Listed records: Begin
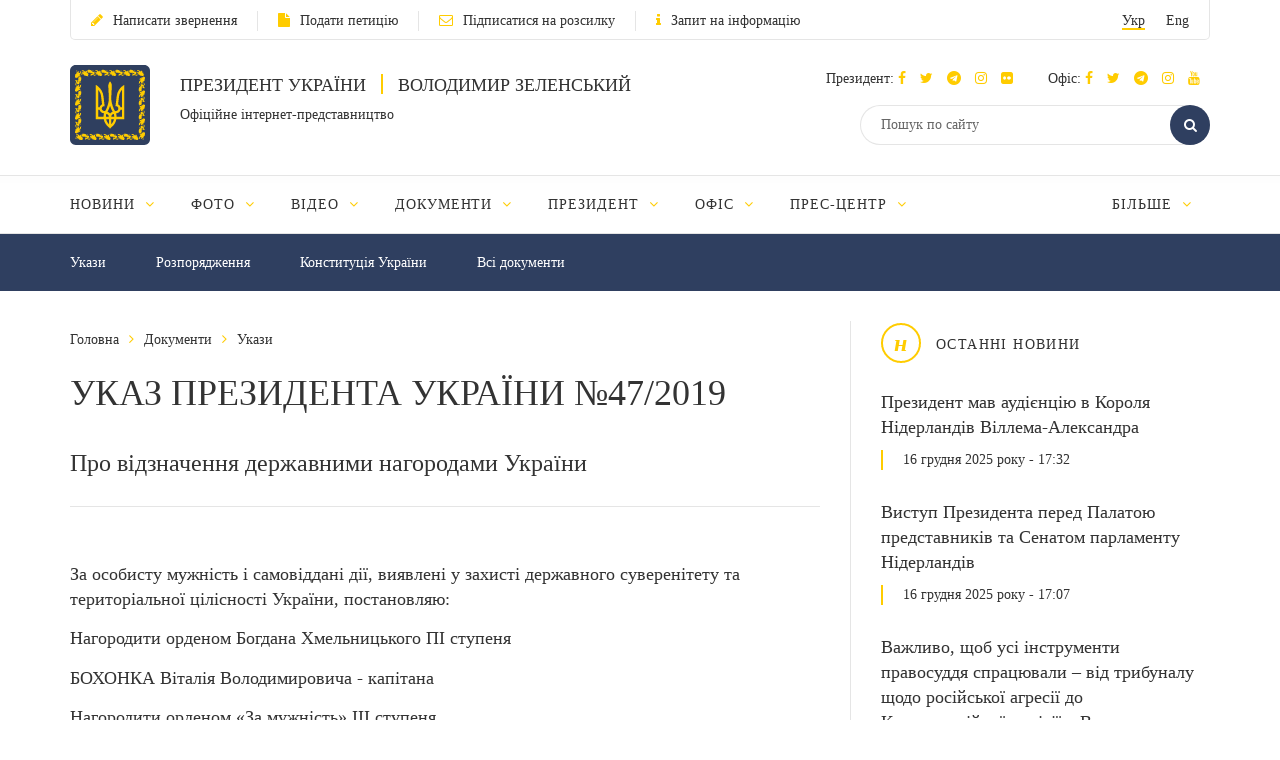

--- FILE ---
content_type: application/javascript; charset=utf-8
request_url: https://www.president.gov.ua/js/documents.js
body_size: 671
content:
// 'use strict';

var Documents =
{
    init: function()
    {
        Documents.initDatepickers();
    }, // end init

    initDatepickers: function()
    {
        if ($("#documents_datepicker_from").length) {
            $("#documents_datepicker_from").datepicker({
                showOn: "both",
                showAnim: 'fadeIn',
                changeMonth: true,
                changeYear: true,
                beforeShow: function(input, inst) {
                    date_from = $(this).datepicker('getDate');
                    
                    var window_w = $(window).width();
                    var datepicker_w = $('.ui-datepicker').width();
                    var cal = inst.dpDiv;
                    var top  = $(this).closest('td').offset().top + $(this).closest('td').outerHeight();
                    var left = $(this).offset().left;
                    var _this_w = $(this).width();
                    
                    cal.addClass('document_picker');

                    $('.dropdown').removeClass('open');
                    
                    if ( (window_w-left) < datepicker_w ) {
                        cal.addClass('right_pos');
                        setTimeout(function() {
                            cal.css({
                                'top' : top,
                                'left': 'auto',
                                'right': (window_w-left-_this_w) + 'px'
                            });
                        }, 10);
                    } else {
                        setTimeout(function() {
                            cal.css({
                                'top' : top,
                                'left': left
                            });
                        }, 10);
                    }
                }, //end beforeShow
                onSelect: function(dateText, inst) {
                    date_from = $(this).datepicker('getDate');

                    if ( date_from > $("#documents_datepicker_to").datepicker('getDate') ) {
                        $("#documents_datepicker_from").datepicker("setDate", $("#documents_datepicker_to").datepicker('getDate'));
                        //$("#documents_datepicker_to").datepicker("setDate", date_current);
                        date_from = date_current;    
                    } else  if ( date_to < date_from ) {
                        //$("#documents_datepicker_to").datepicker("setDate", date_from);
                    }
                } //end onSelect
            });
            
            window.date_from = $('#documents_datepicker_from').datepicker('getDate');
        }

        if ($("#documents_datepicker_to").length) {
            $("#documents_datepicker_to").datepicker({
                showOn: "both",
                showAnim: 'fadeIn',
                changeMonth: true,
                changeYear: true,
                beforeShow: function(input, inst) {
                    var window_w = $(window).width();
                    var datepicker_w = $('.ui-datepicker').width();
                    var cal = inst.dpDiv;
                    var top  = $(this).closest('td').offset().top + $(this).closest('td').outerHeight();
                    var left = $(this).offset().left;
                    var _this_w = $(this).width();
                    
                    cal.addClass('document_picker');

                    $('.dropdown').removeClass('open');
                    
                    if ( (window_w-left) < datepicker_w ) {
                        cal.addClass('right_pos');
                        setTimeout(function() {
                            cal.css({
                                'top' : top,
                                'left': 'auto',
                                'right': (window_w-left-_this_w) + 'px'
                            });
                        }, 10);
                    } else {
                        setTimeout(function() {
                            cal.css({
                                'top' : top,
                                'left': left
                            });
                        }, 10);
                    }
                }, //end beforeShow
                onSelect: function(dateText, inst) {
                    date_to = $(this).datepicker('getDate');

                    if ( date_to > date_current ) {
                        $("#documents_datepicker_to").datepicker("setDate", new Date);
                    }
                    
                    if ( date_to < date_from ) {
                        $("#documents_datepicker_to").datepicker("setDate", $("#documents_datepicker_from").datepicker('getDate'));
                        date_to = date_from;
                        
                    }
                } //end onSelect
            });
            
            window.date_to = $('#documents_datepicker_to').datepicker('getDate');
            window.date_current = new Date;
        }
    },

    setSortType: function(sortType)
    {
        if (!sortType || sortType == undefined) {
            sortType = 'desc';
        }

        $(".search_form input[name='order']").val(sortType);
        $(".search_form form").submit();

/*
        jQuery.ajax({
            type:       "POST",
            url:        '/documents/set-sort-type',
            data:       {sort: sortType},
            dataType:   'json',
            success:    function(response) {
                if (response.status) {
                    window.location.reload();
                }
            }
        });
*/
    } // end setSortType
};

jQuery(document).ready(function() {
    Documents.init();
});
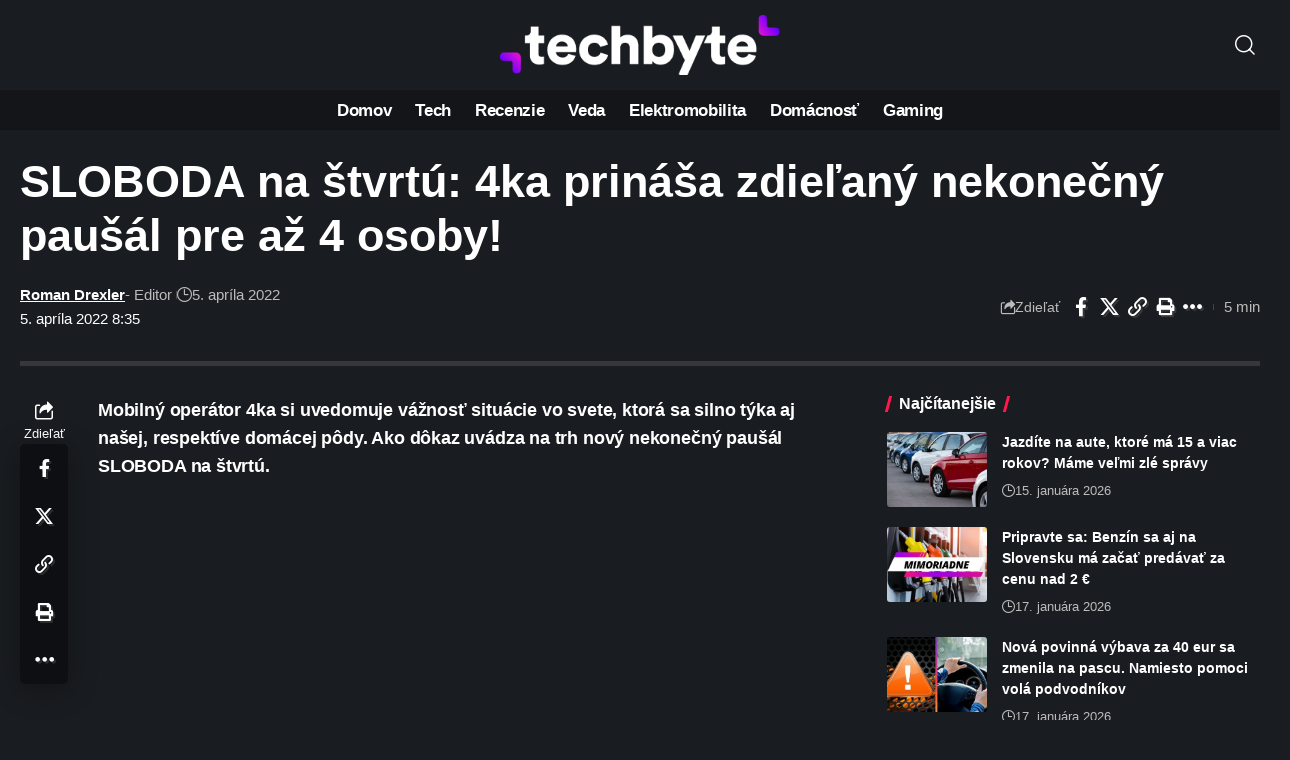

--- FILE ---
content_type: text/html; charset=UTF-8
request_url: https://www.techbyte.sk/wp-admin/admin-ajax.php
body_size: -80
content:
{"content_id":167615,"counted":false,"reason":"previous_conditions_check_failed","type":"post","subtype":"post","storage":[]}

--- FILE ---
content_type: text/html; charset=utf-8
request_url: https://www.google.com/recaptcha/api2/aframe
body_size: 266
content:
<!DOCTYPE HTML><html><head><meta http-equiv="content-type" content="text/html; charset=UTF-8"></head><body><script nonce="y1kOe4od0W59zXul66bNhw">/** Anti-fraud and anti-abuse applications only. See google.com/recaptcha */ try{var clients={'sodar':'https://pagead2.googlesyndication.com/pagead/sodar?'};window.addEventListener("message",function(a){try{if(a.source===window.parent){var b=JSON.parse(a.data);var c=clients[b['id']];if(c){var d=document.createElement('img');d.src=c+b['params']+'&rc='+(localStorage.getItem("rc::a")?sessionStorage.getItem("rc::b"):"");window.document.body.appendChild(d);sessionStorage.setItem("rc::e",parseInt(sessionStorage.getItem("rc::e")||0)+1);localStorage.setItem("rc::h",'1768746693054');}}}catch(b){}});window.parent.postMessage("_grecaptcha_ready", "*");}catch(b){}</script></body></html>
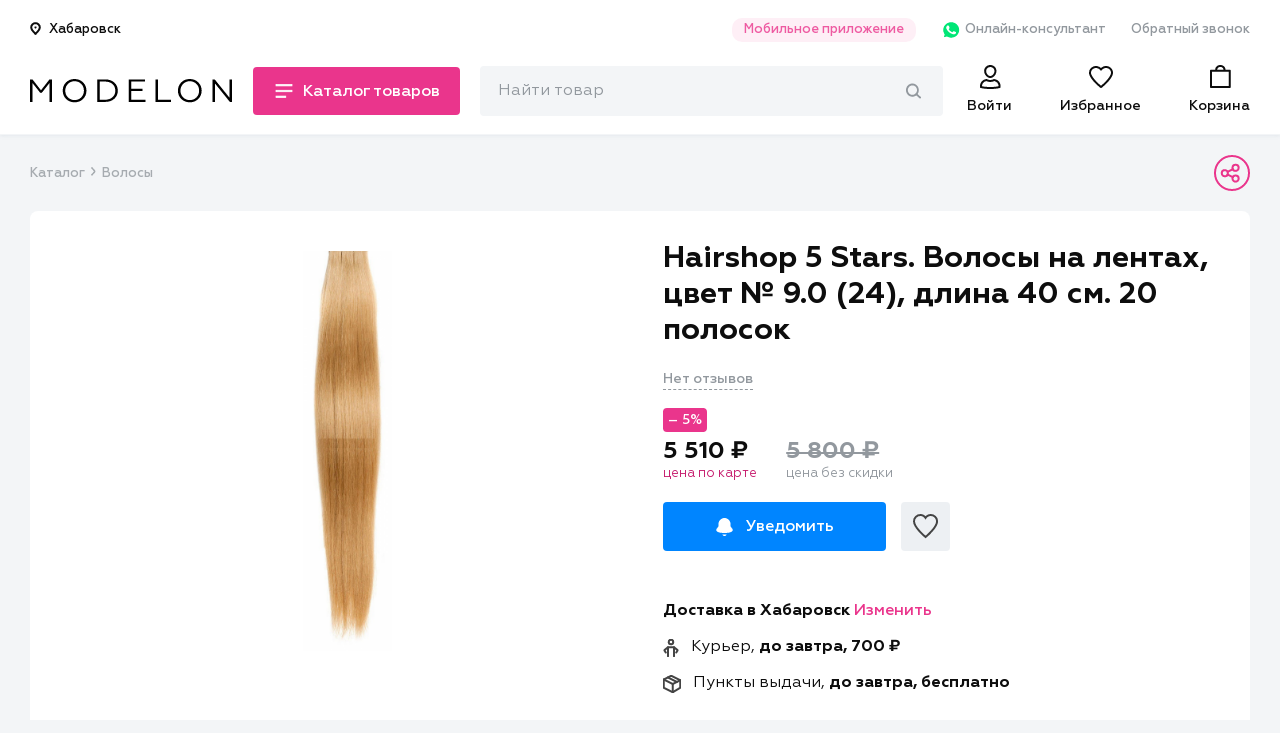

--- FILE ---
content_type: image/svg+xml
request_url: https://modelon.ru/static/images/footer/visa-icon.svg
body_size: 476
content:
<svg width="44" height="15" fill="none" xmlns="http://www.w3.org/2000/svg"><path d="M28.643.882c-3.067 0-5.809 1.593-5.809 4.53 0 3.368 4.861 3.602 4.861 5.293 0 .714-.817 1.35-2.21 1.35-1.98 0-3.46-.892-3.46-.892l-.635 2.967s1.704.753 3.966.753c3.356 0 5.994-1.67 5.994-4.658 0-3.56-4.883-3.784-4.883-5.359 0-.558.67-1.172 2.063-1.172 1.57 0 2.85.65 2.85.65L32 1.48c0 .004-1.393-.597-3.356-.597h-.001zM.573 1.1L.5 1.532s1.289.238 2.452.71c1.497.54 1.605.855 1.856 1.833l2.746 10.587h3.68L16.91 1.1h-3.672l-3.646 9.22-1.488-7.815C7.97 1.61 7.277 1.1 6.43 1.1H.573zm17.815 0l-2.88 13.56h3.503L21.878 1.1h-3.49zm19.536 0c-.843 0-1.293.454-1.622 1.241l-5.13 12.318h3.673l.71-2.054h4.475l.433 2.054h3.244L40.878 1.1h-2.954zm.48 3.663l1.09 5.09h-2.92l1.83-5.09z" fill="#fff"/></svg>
Listed records: End
§ **Exercise instructions**
Your answer should consist of the lines above that hold the word "response".

§ **Solution to this problem**
            success:    function(response) {
                if (response.status) {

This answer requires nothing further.